[PROBLEM DETAILS]
In the data below, find every line with the string "marking" and pull it out.

════════════════════

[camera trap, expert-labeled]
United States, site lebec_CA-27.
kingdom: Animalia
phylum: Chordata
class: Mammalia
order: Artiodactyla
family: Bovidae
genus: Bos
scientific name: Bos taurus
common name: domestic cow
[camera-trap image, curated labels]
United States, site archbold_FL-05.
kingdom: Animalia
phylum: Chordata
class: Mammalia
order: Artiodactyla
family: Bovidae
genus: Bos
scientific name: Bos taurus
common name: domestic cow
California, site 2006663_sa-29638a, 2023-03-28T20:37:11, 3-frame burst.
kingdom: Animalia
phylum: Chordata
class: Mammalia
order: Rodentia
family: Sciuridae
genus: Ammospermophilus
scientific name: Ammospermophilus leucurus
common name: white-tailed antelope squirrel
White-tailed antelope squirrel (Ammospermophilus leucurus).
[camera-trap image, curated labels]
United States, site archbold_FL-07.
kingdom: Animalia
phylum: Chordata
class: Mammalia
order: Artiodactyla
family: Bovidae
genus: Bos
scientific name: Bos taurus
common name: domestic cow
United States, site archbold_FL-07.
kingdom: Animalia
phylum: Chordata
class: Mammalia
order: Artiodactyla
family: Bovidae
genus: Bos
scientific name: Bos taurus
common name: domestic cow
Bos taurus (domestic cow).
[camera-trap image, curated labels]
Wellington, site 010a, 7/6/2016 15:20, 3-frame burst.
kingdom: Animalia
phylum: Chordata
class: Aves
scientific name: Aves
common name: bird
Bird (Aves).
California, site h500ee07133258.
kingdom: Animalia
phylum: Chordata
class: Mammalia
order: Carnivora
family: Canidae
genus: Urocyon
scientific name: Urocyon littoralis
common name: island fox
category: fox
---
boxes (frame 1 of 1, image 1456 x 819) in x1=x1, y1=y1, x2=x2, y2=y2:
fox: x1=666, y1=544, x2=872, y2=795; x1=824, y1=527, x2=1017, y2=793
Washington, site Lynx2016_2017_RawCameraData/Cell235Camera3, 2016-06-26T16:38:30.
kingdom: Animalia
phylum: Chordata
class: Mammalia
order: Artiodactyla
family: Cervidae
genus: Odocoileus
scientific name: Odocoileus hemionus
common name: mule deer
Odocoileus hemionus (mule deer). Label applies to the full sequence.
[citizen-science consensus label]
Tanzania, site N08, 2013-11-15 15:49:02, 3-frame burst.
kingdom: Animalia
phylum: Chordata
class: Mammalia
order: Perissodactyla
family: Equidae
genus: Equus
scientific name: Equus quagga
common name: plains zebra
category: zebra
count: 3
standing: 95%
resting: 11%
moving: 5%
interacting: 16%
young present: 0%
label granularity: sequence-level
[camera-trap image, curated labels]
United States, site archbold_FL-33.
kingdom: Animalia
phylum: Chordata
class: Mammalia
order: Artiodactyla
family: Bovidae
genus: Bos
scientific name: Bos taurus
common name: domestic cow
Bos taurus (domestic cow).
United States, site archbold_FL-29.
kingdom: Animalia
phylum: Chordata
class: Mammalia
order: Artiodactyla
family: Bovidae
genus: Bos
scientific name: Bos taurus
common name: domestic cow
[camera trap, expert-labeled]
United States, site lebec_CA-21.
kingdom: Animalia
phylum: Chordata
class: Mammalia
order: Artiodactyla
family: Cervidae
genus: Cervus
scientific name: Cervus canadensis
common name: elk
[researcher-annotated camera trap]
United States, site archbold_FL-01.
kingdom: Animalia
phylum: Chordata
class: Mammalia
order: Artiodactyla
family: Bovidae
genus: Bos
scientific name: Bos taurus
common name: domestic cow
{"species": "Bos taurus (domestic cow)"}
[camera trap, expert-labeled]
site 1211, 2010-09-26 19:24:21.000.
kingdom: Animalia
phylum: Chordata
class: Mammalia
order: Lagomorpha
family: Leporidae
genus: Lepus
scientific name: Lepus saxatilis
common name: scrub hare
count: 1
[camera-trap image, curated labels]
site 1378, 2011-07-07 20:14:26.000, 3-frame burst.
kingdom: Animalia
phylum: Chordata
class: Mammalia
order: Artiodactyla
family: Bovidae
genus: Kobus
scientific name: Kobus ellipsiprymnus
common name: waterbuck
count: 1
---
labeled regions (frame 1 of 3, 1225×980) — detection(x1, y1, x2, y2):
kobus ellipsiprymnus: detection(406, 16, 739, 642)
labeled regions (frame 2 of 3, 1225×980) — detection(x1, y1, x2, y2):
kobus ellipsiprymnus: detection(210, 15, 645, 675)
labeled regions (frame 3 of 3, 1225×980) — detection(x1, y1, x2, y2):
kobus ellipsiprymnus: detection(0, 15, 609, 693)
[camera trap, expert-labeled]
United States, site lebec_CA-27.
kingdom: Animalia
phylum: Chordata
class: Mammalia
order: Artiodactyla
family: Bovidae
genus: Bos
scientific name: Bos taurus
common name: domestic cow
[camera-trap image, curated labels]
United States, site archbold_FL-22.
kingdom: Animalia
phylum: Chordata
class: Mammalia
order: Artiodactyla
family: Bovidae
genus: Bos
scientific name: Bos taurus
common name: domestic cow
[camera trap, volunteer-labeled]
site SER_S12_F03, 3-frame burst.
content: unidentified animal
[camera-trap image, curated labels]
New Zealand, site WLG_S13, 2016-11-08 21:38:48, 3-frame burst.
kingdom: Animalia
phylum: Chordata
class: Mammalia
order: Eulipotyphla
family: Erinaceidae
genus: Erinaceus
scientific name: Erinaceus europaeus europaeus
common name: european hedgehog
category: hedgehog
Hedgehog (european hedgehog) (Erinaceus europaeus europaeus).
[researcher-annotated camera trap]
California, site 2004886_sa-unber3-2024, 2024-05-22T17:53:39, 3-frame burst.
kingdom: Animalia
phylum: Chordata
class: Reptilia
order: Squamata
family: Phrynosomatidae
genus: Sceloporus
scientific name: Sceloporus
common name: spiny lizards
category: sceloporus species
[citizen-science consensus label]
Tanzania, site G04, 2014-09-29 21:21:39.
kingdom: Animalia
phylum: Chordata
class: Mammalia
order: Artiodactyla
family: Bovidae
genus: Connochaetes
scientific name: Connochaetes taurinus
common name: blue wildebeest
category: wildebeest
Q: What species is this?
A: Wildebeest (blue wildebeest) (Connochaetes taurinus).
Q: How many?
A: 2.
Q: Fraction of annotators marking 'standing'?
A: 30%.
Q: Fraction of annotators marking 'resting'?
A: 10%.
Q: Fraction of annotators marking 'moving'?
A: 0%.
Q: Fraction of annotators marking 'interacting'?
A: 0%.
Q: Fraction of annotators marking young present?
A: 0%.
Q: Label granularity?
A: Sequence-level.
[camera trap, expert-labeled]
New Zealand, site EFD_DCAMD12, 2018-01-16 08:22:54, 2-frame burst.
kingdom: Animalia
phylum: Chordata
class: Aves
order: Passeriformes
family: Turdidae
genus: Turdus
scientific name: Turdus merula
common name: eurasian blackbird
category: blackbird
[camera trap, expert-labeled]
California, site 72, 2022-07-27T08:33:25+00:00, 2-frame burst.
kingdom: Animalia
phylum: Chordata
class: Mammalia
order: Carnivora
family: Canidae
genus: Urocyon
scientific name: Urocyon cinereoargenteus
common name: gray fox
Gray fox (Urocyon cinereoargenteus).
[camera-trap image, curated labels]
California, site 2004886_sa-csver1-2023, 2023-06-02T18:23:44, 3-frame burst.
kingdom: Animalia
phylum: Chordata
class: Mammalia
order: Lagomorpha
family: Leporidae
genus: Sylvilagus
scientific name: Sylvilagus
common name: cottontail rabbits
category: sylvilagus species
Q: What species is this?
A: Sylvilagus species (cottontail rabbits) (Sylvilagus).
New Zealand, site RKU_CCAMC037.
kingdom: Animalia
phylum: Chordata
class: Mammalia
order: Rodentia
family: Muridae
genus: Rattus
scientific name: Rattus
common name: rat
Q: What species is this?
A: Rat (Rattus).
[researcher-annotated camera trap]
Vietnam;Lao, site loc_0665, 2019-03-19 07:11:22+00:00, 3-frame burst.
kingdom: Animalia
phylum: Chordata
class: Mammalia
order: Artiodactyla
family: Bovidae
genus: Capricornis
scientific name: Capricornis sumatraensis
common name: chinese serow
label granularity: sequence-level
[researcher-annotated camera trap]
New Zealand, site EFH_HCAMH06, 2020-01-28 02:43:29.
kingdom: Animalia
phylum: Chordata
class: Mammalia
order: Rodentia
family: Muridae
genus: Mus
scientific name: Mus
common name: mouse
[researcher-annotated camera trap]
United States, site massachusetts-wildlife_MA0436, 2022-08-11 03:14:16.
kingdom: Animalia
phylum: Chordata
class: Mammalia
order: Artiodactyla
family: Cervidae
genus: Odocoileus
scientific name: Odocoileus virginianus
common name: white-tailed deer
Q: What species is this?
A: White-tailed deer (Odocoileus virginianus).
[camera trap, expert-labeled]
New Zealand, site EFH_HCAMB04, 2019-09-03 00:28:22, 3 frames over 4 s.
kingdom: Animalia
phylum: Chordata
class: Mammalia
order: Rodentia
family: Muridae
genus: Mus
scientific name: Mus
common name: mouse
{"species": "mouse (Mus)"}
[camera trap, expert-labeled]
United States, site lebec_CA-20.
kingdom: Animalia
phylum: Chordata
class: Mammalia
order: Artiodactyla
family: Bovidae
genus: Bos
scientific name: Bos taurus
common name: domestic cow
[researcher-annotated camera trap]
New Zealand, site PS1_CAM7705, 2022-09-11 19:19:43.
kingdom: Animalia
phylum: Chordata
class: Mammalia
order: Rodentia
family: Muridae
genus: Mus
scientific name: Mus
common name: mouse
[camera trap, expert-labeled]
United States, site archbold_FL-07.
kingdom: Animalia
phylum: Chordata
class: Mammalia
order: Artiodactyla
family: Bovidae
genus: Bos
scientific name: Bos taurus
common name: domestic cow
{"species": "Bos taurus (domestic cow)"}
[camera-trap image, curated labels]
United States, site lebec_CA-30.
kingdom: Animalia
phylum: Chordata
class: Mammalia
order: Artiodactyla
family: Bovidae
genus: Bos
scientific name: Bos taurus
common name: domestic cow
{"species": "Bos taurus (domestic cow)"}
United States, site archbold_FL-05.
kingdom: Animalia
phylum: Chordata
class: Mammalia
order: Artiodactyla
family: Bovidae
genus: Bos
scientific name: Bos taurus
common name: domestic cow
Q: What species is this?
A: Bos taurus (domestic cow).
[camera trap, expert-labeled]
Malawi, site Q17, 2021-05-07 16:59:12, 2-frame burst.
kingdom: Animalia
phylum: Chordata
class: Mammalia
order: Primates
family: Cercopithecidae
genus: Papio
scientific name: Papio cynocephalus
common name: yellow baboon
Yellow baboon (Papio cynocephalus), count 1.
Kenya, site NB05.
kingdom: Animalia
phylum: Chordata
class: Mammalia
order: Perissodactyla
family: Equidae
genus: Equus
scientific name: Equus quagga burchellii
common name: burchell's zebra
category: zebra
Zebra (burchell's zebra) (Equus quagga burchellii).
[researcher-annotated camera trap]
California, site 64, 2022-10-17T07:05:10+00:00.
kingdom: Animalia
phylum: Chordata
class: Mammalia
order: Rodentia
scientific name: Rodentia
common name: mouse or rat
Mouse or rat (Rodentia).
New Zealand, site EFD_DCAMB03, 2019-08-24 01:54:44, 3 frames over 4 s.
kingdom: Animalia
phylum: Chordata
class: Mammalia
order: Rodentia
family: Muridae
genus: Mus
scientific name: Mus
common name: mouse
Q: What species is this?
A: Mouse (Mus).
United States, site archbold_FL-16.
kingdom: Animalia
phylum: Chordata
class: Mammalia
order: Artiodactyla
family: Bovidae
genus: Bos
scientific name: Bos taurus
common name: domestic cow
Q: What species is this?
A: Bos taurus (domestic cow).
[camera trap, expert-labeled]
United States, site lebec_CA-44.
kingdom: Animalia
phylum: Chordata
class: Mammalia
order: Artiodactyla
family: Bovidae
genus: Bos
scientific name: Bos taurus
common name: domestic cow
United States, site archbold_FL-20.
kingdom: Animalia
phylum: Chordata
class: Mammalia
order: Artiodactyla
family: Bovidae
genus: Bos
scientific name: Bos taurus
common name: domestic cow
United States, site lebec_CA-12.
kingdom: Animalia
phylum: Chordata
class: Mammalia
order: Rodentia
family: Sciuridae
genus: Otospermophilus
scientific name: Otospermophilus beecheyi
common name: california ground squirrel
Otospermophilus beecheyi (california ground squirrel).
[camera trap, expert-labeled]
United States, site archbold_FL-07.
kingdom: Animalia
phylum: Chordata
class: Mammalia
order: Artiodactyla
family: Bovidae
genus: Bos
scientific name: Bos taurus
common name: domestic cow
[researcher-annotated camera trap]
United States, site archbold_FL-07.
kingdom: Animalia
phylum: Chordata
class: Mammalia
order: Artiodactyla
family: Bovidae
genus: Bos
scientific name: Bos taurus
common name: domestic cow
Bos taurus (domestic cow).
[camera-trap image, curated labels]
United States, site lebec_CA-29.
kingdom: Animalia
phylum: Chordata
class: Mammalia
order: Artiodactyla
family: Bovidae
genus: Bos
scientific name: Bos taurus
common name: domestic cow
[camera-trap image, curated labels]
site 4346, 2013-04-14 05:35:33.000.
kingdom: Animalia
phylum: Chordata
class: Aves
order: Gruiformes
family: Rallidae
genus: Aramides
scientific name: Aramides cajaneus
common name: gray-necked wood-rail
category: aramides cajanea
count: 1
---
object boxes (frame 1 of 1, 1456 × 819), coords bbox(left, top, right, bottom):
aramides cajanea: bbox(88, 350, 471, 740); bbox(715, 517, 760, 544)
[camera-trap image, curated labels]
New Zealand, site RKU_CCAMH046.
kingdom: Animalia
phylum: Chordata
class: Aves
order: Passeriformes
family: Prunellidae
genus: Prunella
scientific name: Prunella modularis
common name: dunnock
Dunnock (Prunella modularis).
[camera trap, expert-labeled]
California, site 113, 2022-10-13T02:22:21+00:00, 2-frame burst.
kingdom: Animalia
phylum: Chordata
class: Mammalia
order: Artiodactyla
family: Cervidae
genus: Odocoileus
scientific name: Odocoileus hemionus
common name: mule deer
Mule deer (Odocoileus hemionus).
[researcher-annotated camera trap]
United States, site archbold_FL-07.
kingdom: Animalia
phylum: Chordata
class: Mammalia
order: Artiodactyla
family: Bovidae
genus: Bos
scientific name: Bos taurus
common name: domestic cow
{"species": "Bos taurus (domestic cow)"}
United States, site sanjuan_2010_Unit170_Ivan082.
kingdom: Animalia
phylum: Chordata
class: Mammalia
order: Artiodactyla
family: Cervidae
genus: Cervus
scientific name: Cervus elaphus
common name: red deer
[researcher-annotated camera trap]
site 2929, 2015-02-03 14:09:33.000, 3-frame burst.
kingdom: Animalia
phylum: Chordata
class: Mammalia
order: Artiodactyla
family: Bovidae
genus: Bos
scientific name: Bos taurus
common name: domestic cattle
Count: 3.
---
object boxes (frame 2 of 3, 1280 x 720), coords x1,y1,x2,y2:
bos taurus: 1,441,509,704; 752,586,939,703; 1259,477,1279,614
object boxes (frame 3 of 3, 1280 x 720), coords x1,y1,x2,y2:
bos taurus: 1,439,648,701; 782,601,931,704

════════════════════

[SOLUTION FOR THIS PROBLEM]
Q: Fraction of annotators marking 'standing'?
Q: Fraction of annotators marking 'resting'?
Q: Fraction of annotators marking 'moving'?
Q: Fraction of annotators marking 'interacting'?
Q: Fraction of annotators marking young present?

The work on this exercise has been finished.